古代史最大の争乱、壬申の乱。その発端には有名なエピソードがあります。
天智天皇は晩年、弟の大海人皇子(のちの天武天皇)を呼んで後事を託そうとしましたが、大海人皇子はこれを固辞して吉野に隠遁しました。
実は、わが子・大友皇子(のちの弘文天皇、ただし即位には異議もあり)に皇位を譲ろうと考えていた天智天皇が、弟が皇位に野心を示したら暗殺しようと仕組んだ「陰謀」であった…



持統女帝と皇位継承

しかし本書の著者・倉本一宏氏は、天智天皇の陰謀を明確に否定します。大友皇子は生母の身分が低く、もとから皇位継承の候補者ではなかったとのこと。
倉本氏は、天智天皇にとって弟であり娘婿でもある大海人皇子が、皇位を嗣ぐことに何の不都合もなく、むしろ大本命だったと考えています。天武天皇の皇后は、天智天皇の娘・鵜野讚良皇女(のちの持統天皇)です。

では、壬申の乱の目的は一体なんだったのでしょうか?
倉本氏は、愛息・草壁皇子の皇位継承を確実にするための、鵜野讚良皇女による「陰謀」なのだといいます。戦乱によって大友皇子の一族と、草壁皇子の異母弟である大津皇子を、一緒に葬り去ろうとしたというのです。
壬申の乱で大津皇子は無事でしたが、天武天皇の崩御後、謀反のかどで処刑されます。なお大津皇子の母は、鵜野讚良皇女の姉・大田皇女。姉が早世したことで、鵜野讚良皇女は天武天皇の皇后となりました。

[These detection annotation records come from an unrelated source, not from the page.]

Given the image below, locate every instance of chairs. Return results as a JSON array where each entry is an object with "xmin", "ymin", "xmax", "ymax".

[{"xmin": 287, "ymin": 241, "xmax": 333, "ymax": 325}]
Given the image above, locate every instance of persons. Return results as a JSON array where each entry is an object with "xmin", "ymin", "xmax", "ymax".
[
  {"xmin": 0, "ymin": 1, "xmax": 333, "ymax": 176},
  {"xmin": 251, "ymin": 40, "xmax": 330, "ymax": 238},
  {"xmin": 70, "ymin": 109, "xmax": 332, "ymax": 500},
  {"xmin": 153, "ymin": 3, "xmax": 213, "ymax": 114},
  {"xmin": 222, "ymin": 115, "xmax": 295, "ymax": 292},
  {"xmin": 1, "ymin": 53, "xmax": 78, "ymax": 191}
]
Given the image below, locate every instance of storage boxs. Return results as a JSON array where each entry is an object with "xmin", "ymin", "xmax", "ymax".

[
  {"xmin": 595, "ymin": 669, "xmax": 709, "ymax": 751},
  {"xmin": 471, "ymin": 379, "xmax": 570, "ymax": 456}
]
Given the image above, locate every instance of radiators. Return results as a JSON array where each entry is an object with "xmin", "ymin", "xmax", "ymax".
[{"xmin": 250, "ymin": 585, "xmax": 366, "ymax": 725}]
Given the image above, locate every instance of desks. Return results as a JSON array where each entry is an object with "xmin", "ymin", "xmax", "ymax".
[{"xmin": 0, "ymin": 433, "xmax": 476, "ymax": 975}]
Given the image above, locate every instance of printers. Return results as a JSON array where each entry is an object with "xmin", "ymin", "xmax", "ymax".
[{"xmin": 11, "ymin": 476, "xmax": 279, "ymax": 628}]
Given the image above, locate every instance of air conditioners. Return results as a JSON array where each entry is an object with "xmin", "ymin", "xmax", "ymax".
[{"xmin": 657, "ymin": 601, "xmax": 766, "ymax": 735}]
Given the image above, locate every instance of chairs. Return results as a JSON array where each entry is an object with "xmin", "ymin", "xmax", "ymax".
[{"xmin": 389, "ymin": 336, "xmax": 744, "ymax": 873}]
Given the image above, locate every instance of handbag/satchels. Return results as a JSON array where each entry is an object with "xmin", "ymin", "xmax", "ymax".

当時の皇位継承は、おおむね30歳以上の皇族の同世代内で行われ、同世代内に候補者がいなくなってから、若い世代へと下りていったようです。最初から親から子へと、垂直に受け継がれた訳ではありません。
激しい権力闘争を目の当たりにして育った、持統天皇。そこから彼女の冷徹な政治哲学が生まれたのでしょう。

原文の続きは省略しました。